Considered the first great player of all time, the Argentine dominated the 50s with his all-encompassing style. He was the first known box-to-box, but he was much more than that. Those who saw him play are convinced he had the best attributes of Ronaldo, Messi and Falcao.

He could outrun anyone, he could dribble past anyone and he could score more goals and more consistently than anyone in his time.

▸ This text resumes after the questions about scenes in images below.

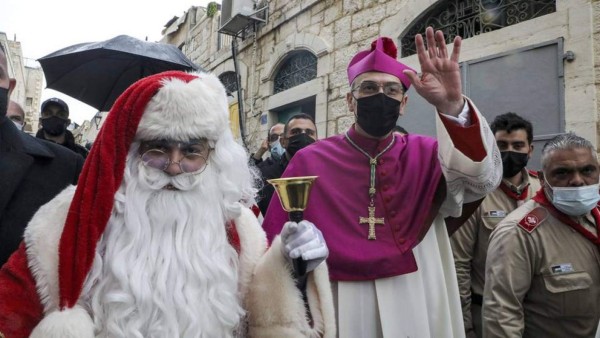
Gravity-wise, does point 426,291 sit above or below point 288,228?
below

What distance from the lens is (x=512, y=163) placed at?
10.4ft

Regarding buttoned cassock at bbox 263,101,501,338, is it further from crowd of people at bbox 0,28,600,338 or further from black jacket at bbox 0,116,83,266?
black jacket at bbox 0,116,83,266

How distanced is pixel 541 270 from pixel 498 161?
0.76 meters

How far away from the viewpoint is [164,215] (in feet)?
6.03

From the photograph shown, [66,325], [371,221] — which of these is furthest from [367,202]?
[66,325]

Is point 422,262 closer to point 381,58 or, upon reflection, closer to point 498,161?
Answer: point 498,161

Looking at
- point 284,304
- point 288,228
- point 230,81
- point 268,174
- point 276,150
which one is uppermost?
point 230,81

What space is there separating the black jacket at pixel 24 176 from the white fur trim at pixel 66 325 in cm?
64

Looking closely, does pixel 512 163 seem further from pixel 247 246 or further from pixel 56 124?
pixel 56 124

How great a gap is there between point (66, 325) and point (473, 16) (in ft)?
19.7

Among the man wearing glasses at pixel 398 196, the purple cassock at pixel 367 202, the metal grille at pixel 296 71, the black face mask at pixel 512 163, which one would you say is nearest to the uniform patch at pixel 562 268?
the man wearing glasses at pixel 398 196

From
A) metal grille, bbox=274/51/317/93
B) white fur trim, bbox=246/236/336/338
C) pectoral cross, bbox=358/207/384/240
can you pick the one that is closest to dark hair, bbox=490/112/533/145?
pectoral cross, bbox=358/207/384/240

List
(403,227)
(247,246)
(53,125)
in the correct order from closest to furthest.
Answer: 1. (247,246)
2. (403,227)
3. (53,125)

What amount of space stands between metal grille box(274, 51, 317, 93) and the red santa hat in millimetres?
6914
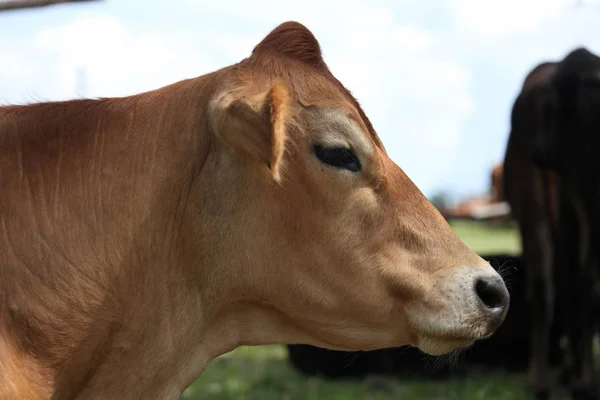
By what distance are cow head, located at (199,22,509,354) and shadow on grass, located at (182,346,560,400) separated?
412 cm

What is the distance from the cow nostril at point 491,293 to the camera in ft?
9.90

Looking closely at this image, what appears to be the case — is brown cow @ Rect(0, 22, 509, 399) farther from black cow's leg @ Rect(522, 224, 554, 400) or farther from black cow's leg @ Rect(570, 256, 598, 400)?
black cow's leg @ Rect(522, 224, 554, 400)

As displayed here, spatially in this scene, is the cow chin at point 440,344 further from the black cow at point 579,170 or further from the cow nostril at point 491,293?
the black cow at point 579,170

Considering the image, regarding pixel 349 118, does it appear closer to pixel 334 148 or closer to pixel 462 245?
pixel 334 148

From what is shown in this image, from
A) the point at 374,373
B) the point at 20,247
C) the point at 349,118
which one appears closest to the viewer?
the point at 20,247

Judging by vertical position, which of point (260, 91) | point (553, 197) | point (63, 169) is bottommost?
point (553, 197)

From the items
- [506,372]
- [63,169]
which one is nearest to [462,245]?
[63,169]

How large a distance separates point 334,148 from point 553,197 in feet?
17.9

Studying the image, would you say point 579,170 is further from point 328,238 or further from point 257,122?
point 257,122

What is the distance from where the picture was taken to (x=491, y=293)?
9.93 feet

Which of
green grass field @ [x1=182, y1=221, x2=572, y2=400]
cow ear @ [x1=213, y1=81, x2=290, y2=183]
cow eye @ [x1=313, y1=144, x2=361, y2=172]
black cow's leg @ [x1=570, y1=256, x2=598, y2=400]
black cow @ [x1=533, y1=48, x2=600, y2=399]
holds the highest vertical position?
cow ear @ [x1=213, y1=81, x2=290, y2=183]

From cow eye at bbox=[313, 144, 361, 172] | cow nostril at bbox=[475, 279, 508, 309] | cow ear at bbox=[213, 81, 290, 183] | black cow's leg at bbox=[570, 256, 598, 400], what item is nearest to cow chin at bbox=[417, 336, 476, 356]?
cow nostril at bbox=[475, 279, 508, 309]

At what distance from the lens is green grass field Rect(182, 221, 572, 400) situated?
718 cm

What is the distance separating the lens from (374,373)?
7969 mm
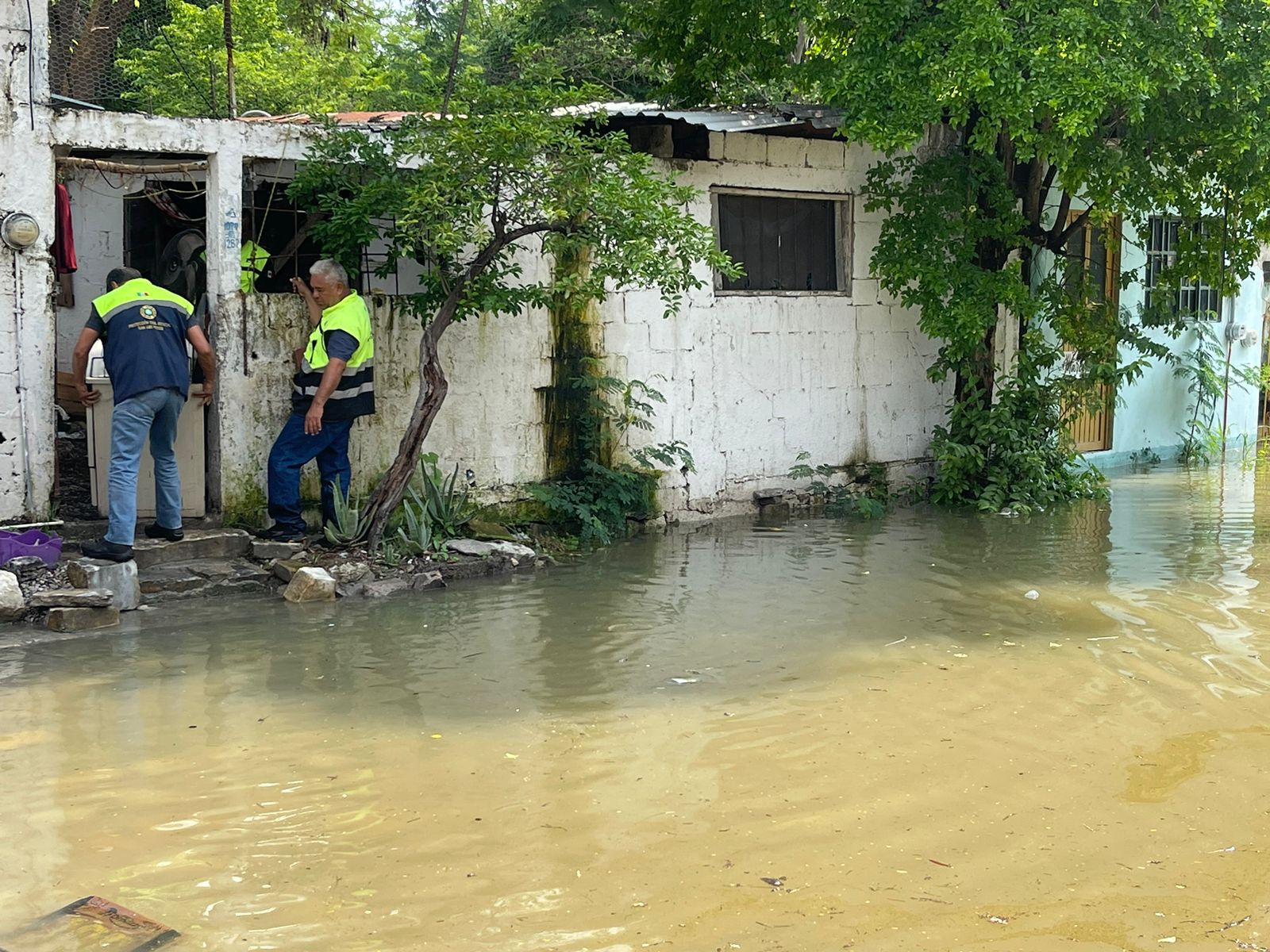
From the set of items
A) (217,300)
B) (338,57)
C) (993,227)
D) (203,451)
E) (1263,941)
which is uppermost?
(338,57)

He traveled with Spain to Chile 1962 but an injury kept him off the pitch. He had previously played with Argentina, which failed to qualify in 1954, and Colombia, plus after getting his Spanish citizenship in 1956, La Roja also didn’t make it to WC 1958.

Pele would take his spot as best of all-time and Di Stefano would not even get to play a single minute in in a World Cup.

2. George Best

The winger born in Belfast played most of his career for Manchester United and he was known as the fifth Beatle. Best was so good and had so much charisma that he became more than a soccer icon; he was a pop culture symbol during a key era in British history.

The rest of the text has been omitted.